Lippe has previously worked for Vista Ridge High school and San Marcus Elementary School before finding his place at CPHS. With his group of extra-curricular classes, he connects to his students in a slightly different way than other teachers.

“The classes are developed to create this space, and to be all about relationships and trust, especially in Leadership, and PALS or AVID,” Lippe said. “I really care about my students, I really care for them, get to know them, so that trust environment of being open and being supportive together is important, especially in my classes.”

Another teacher on campus, Jenna Opperman, is one of the on-level and Pre-AP English 2 teachers, and has worked for the school for seven years now, previously working many different jobs before seeing her true calling in teaching.

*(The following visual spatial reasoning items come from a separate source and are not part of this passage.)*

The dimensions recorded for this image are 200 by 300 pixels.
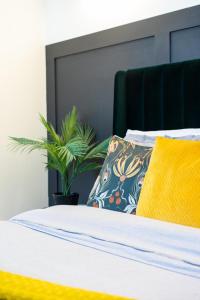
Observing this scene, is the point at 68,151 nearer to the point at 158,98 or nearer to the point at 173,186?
the point at 158,98

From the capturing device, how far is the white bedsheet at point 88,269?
966 mm

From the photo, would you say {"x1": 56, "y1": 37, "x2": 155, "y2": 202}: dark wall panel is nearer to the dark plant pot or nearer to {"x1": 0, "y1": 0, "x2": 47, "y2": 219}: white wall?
{"x1": 0, "y1": 0, "x2": 47, "y2": 219}: white wall

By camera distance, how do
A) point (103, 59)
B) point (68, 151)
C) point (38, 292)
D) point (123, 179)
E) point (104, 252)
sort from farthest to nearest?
1. point (103, 59)
2. point (68, 151)
3. point (123, 179)
4. point (104, 252)
5. point (38, 292)

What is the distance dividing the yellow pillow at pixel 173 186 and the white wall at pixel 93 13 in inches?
46.3

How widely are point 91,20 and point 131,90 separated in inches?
29.6

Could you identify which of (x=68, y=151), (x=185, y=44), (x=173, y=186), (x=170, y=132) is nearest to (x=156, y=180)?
(x=173, y=186)

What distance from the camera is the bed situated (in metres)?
1.00

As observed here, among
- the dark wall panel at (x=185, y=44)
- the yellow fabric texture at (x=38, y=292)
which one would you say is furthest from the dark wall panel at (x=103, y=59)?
the yellow fabric texture at (x=38, y=292)

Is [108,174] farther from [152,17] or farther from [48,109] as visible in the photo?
[48,109]

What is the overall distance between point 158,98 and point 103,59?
0.67m

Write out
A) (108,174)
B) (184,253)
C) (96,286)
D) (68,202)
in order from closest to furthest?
(96,286), (184,253), (108,174), (68,202)

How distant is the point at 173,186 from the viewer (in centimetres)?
166

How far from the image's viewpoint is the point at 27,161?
3322 mm

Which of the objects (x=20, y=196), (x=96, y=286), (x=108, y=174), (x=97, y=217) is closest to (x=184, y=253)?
(x=96, y=286)
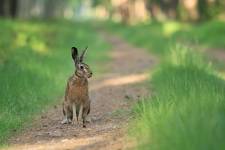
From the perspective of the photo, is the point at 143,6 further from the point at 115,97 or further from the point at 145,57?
the point at 115,97

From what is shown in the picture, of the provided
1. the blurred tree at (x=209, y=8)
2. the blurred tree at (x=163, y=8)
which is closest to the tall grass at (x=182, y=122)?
the blurred tree at (x=209, y=8)

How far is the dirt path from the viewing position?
8.11 metres

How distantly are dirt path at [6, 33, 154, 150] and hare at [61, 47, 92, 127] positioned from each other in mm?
228

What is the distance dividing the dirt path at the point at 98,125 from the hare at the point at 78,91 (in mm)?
228

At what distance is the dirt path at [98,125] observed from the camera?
8109 millimetres

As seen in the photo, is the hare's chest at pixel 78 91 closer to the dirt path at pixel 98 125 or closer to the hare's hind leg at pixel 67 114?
the hare's hind leg at pixel 67 114

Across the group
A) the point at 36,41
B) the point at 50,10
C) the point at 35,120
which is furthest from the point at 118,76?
the point at 50,10

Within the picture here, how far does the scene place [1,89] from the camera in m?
11.3

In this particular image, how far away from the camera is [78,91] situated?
9.52 metres

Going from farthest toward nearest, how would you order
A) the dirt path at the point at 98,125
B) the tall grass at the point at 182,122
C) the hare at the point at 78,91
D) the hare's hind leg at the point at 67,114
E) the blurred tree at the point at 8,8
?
the blurred tree at the point at 8,8, the hare's hind leg at the point at 67,114, the hare at the point at 78,91, the dirt path at the point at 98,125, the tall grass at the point at 182,122

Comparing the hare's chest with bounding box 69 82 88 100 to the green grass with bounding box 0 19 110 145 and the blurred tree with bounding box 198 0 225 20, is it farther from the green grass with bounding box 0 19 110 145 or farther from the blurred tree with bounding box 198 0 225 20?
the blurred tree with bounding box 198 0 225 20

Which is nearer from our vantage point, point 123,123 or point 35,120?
point 123,123

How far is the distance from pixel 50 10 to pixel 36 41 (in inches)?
1706

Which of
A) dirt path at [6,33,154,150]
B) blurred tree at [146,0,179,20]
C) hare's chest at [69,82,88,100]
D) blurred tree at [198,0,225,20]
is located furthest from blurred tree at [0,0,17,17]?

“I think that teenagers are typically more honest about things where adults are not,” Opperman said. “They’re creative and sort of at the point in their development where they’re testing themselves and what they believe in, and that’s fun to watch and support.”

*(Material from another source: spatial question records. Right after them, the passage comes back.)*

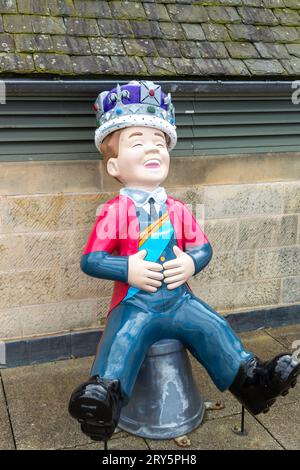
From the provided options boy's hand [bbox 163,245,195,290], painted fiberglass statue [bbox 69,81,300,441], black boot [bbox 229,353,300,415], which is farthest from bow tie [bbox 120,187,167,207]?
black boot [bbox 229,353,300,415]

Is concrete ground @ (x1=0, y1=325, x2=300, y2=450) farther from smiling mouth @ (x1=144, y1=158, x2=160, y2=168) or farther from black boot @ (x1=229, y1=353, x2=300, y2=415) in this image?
smiling mouth @ (x1=144, y1=158, x2=160, y2=168)

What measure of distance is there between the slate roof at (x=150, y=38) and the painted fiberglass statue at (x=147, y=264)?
0.68 meters

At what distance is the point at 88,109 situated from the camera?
12.6ft

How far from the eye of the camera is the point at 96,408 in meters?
2.67

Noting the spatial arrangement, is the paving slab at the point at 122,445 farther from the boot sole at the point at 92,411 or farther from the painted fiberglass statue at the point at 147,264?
the boot sole at the point at 92,411

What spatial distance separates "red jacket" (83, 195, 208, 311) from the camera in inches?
123

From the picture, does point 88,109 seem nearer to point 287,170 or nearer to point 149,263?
point 149,263

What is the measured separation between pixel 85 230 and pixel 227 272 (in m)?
1.32

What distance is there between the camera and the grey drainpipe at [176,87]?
3.55 m

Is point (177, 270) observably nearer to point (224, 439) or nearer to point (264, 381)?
point (264, 381)

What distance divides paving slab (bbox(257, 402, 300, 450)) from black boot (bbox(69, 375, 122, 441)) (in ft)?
3.77

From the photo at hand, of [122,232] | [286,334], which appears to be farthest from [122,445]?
[286,334]

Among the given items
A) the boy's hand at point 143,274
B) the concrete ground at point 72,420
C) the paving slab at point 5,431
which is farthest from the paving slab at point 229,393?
the paving slab at point 5,431

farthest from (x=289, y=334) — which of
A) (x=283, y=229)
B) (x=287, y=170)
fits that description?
(x=287, y=170)
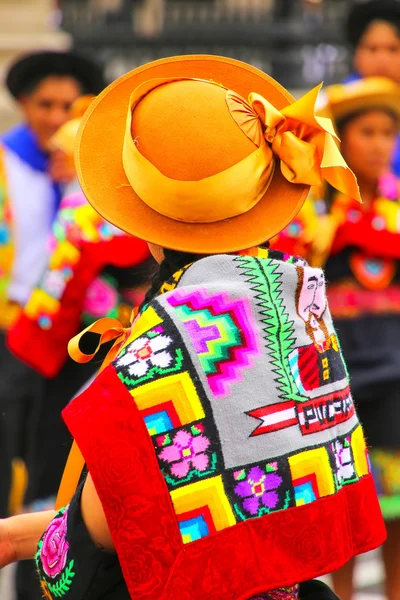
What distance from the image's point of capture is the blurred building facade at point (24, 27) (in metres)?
12.3

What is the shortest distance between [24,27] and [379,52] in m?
7.04

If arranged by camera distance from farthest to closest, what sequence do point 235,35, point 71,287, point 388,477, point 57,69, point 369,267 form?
point 235,35 → point 57,69 → point 369,267 → point 388,477 → point 71,287

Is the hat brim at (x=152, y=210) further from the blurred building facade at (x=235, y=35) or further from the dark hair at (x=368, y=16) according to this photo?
the blurred building facade at (x=235, y=35)

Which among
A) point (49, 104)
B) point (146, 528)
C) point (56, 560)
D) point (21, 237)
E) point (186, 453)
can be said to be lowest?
point (21, 237)

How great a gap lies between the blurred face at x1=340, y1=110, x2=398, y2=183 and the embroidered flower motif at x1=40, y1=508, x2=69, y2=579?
313 cm

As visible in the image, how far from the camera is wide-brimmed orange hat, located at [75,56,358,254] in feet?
7.67

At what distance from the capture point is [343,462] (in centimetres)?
242

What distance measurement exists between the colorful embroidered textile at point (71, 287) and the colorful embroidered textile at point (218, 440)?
244cm

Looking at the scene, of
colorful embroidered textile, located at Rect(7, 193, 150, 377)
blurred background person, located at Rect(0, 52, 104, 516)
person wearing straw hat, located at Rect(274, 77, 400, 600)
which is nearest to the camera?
colorful embroidered textile, located at Rect(7, 193, 150, 377)

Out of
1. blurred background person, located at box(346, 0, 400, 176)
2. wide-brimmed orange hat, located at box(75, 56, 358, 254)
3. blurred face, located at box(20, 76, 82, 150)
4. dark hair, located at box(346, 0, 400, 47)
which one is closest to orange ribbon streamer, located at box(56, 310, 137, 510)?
wide-brimmed orange hat, located at box(75, 56, 358, 254)

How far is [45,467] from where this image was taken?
4.88 meters

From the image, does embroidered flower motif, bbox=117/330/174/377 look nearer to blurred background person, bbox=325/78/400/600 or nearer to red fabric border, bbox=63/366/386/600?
red fabric border, bbox=63/366/386/600

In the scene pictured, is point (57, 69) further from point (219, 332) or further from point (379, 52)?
point (219, 332)

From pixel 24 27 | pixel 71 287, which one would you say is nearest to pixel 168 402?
pixel 71 287
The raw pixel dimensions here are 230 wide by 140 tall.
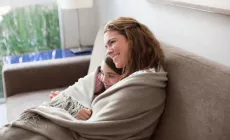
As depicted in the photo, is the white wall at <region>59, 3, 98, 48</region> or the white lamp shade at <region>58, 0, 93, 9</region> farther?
the white wall at <region>59, 3, 98, 48</region>

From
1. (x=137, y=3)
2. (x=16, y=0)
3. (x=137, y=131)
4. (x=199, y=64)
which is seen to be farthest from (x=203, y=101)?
(x=16, y=0)

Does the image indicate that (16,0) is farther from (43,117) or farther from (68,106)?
(43,117)

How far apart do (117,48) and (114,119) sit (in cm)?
36

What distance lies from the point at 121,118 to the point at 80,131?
0.17 meters

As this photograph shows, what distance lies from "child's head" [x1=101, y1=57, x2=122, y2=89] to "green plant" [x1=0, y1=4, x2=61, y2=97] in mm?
1709

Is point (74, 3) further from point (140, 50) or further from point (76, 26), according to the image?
point (140, 50)

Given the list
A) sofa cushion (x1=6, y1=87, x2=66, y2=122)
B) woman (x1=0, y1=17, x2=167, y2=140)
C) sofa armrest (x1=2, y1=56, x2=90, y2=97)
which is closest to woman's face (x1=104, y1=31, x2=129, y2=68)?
woman (x1=0, y1=17, x2=167, y2=140)

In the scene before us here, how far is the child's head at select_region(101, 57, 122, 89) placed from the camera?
1627 millimetres

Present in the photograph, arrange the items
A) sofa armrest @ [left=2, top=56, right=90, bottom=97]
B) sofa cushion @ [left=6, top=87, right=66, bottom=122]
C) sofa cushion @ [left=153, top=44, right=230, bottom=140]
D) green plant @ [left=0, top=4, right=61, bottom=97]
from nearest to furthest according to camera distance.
Result: sofa cushion @ [left=153, top=44, right=230, bottom=140] → sofa cushion @ [left=6, top=87, right=66, bottom=122] → sofa armrest @ [left=2, top=56, right=90, bottom=97] → green plant @ [left=0, top=4, right=61, bottom=97]

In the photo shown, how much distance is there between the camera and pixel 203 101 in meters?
1.23

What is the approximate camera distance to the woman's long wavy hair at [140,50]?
1.52 m

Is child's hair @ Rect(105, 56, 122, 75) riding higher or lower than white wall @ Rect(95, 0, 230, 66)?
lower

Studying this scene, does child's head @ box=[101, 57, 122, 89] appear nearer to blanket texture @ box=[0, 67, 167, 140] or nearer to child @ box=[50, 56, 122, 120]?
child @ box=[50, 56, 122, 120]

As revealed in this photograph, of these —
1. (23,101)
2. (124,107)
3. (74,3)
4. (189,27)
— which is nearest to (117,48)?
(124,107)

Being a teacher means talking to and getting to know students for most of a year. Bonds are formed and trust is developed, so when a school year ends it must be difficult to see students go.

“With 150 students, it’s hard to connect with everybody, but I think I connect with the mass majority of my students,” Opperman said.

An on-level and Pre-AP English one teacher, Cheryl Collins, has been a teacher for 20 years and has had her fair share of students coming and going.

“It’s not so much how it makes me feel, but I enjoy watching kids grow, I enjoy watching kids learn, and then say ‘Oh yeah, I was a part of that’,” Collins said. “I love to see kids when they’re out of school and they email me or come see me as adults or grown-ups and we talk about how they’re lives have changed. That makes an impact on me.”

Teachers are given a very unique job where they can meet many students and see them in a different light that no one else has the opportunity to see.

“It is a very challenging, but rewarding role.” Lippe said. “I think not everybody was born and created to be a teacher. I think there are so many different subjects to teach, and so many different personalities of types of teachers and the world needs them.”